Der Marktanteil von Börse Frankfurt bei strukturierten Produkten in Deutschland sei nach Zahl der ausgeführten Geschäfte im Jahresdurchschnitt auf 41 Prozent gestiegen, im vierten Quartal habe dieser gar bei 44,4 Prozent gelegen. Nach Umsatz betrachtet habe sich der Marktanteil mit rund 36 Prozent etwa auf Vorjahresniveau bewegt.

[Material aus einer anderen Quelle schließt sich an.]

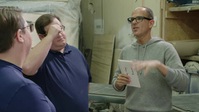 The Renovator S01E05 XviD-AFG EZTV The Renovator S01E05 XviD-AFG EZTV
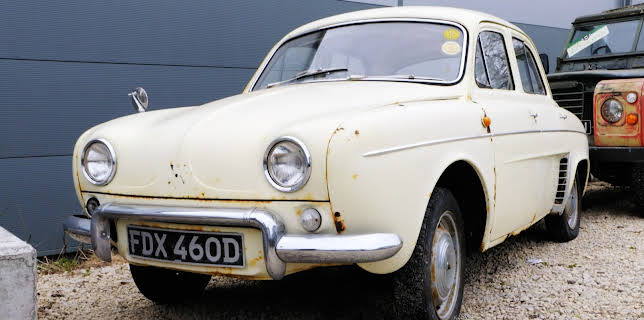 2:00 PM: Bangers & Cash (S9 E10) (S9) | Yesterday | 12/2 2025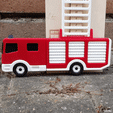 GIFPAL-20240324211027.gif Growth Chart Fire Fighter theme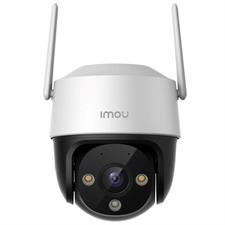 IMOU Cruiser SE Plus 3MP Outdoor Wifi Smart CCTV Camera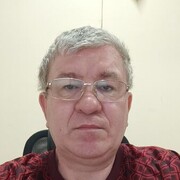 ���������� ������, ���� ������� ��������, 53 ����, ������������ ��� ������, ����� � ���������, c�������� ���������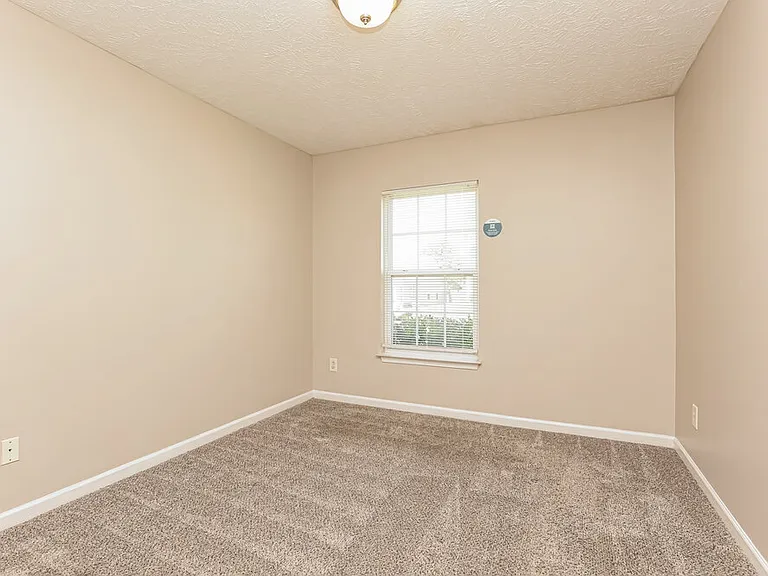 165 Howard Woody Dr — Photo 15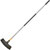 Fiskars 1077115 Broom Working Width 390 mm Sturdy Garden Hand Tool
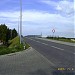 Wiadukt (pl) in Piotrkow Trybunalski city
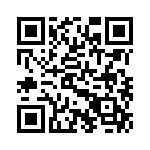 OSTKG160080 QRCode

Der Anteil von Orders internationaler Teilnehmer habe sich 2016 auf 22 Prozent verdoppelt, nach Volumen sei dieser ebenfalls deutlich auf 17,4 Prozent gestiegen.


Florian Claus, Vorstand der Börse Frankfurt Zertifikate AG, habe gesagt: "Beim Handel von strukturierten Produkten setzen wir auf hohe Qualität, schnellste Orderausführung und Sicherheit zu einem attraktiven Preis für alle Marktteilnehmer. Wir sind uns sicher, dass wir so auch in diesem Jahr weitere Anleger vom börslich regulierten Zertifikatehandel in Frankfurt überzeugen können."

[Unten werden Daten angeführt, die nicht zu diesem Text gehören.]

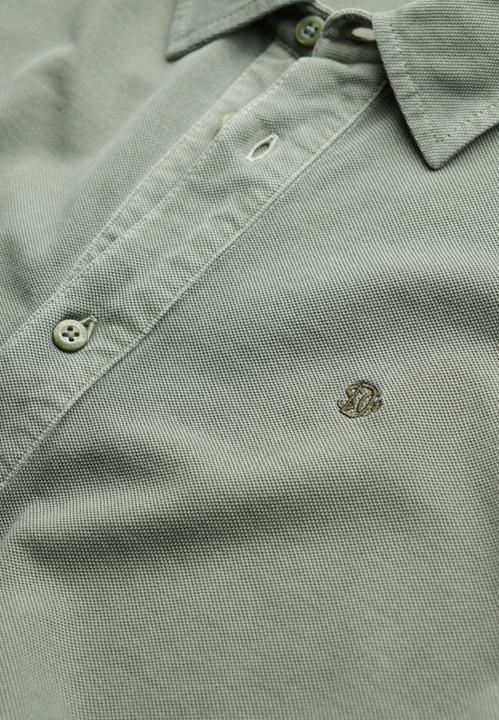 Immagine prodotto Superdry Vintage Destroy (M)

Beigetragen zur positiven Entwicklung habe auch der Ende 2015 eingeführte börsliche Direkthandel für strukturierte Produkte, habe Simone Kahnt-Eckner aus dem Vorstand der Börse Frankfurt Zertifikate AG erklärt: "Der börsliche Direkthandel kombiniert die Eigenschaften des Direkthandels mit den Vorteilen des börslichen Handels und erfreut sich wachsender Beliebtheit. Bei mittlerweile jeder fünften Ausführung verbessert sich der Ausführungspreis gegenüber der angezeigten Indikation."

Anleger würden dabei über die Ordermaske ihres Brokers eine Preis-Anfrage an den Handelsplatz senden und einen aktuellen indikativen Preis erhalten. Wenn der Preis zusage, könnten Kunden per Klick eine Limit-Order aufgeben oder erneut einen Preis anfragen. Ausführungen nach einem Quote-Request würden dabei immer nur zum vorher angezeigten Preis oder besser erfolgen; Teilausführungen seien ausgeschlossen.